Cal-Adapt is a publicly accessible, web-based CCDSS maintained by the University of California, Berkeley, that provides localized climate projections produced by California's scientific and research community (Cal-Adapt 2021). Cal-Adapt provides historical climate data as well as projection tools, including “Extreme Heat,” “Sea Level Rise,” “Annual Averages” and “Extended Drought” to help guide local adaptation decisions. Projections can be made over any time interval between current day and 2099, can utilize either low (representative concentration pathway [RCP] 4.5) or high (RCP 8.5) emission scenarios, can employ any combination of ten global climate models and can be generated at multiple spatial scales from the level of an entire county down to a grid measuring 6 kilometers by 6 kilometers. This fine scale of spatial resolution makes the tools much more useful for viticultural adaptation than the coarser resolution projections generally available, as wine-producing regions often feature extensive topographical and microclimatological variability (Mosedale et al. 2016).
While the potential of the Cal-Adapt tool for reducing psychological distance and promoting adaptation in viticulture is high, past usage has focused on city and regional planning efforts and not the agricultural sector (Deas 2015). This study evaluated the potential of the Cal-Adapt tool for risk communication and climate adaptation among viticulturalists. Specifically, we addressed the following questions:
What short-term general risks (1 to 2 years), longterm general risks (3 to 20 years), and climatic-specific risks to viticulture are most important to vineyard managers and advisors in the Paso Robles AVA?
What climate change risks and adaptations are considered by managers and advisors after reviewing a vineyard-specific projection generated from Cal-Adapt?
How can the Cal-Adapt decision support system be improved for viticulturalists?
The Paso Robles AVA of northern San Luis Obispo County is characterized by a hot-summer Mediterranean climate and is relatively dry; since 1942, the city of Paso Robles has had an average annual rainfall of 14.2 inches (Paso Robles Water Division 2020). Groundwater is the main source of irrigation water in the AVA, and the majority of planted acres lie within a groundwater basin classified by the Sustainable Groundwater Management Act (SGMA) as high priority and critically overdrafted (Battany and Tindula 2018). We compiled an initial interviewee list of three vineyard managers and three advisors in consultation with a local grape grower organization, and we used a snowball sampling method to identify additional subjects (Schutt 2014). The managers we interviewed were owner-operators, estate employees or management company employees. The advisors were boundary organization representatives comprised of NRCS and RCD staff, UC Cooperative Extension advisors, irrigation and pest control consultants, university researchers or grower organization representatives. We conducted interviews until saturation was achieved, meaning that data obtained from new interviews was redundant of data already collected (Prokopy 2011).
===============
◆ **Directions**
1. According to the Cal-Adapt text, what has been the average annual rainfall in the city of Paso Robles since 1942?
2. List the Cal-Adapt projection tools that the Cal-Adapt text names.
3. Extend the Cal-Adapt text from its final sentence.
The listing that comes next is separate material with no connection to the Cal-Adapt text.

◆ **Recorded information**
===============
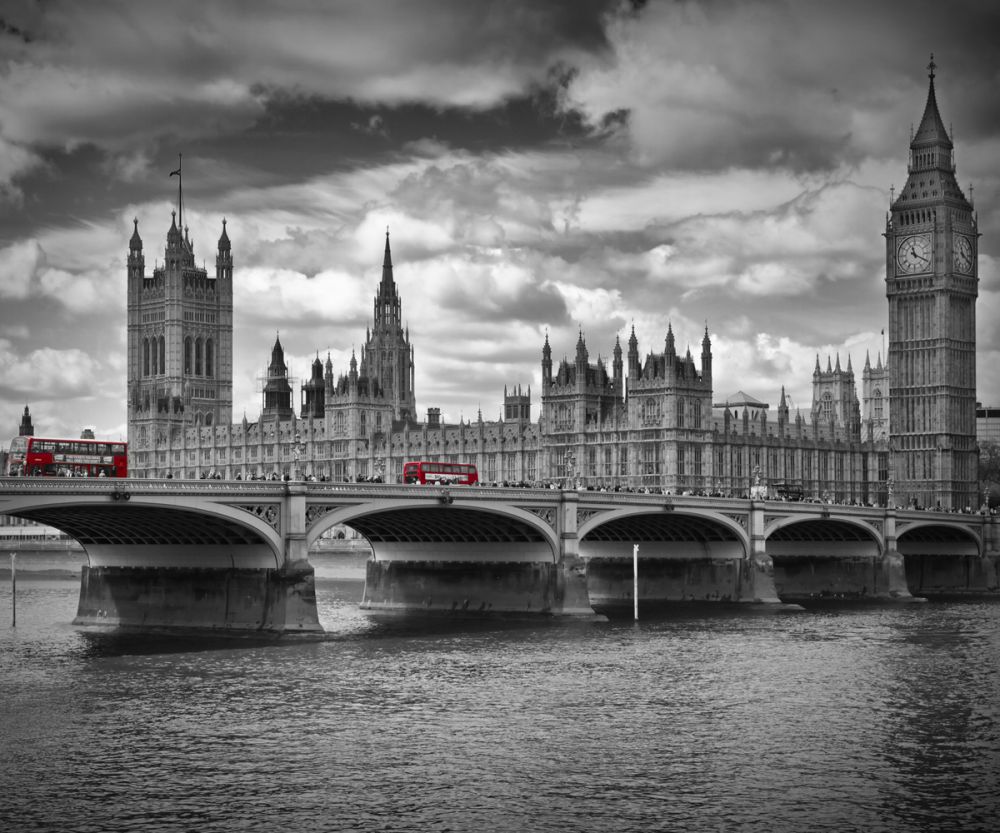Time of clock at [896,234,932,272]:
===============
◆ **Answers in order**
1. 14.2 inches.

2.
- Extreme Heat
- Sea Level Rise
- Annual Averages
- Extended Drought

3.
We conducted 20 interviews between June and November 2019, 11 with vineyard managers and nine with advisors. In each interview, we first assessed general perceptions of short (1 to 2 years) and longterm (3 to 20 years) risks facing their vineyard or the vineyards they advise. Then, an additional set of questions assessed the perceived level of risk from climate change for their vineyard operation or of those they advise. This interview strategy prevented introduced bias by first assessing perceived risks without mentioning climate change, thereby contextualizing the perceived risks from climate change with other risks (Church et al. 2018). Following these initial interview questions, we presented each interviewee with a paper copy containing, in both narrative and tabular form, a downscaled (6 km × 6 km resolution) vineyard-specific projection from Cal-Adapt. If the interviewee was a vineyard manager, the location we selected for the downscaled projection was the vineyard's primary grape-growing site. If the interviewee was an advisor, we chose a location that the advisor had experience advising. The interviewer read through the entire projection with the interviewee, stopping as needed for clarification. Finally, interviewers asked interviewees how, if at all, the downscaled, vineyard-specific projections from Cal-Adapt changed their perception of risks and whether it made them consider adaptation measures.
The full range of climatic variables and timeframes we generated and shared with interviewees can be found in the left-hand column of table 1. (Table 1 also presents results for two of the 20 vineyards we studied. These two vineyards, located only 12 miles apart, epitomize the increasing severity of projected climate change as one travels west to east across the microclimates of the Paso Robles AVA.) We obtained the projections before the interviews took place using the “Annual Averages,” “Extreme Heat” and “Extended Drought” tools from the Cal-Adapt web portal (Cal-Adapt 2021). We used the four-model average and RCP 8.5 emissions scenarios. Figure 1 contains screen captures from the Cal-Adapt website and illustrates the overall process we used to obtain projections. In addition, we developed an instructional video and template that contains step-by-step instructions for generating an agriculturally relevant projection using Cal-Adapt. This video can be found at https://tinyurl.com/climateprojection.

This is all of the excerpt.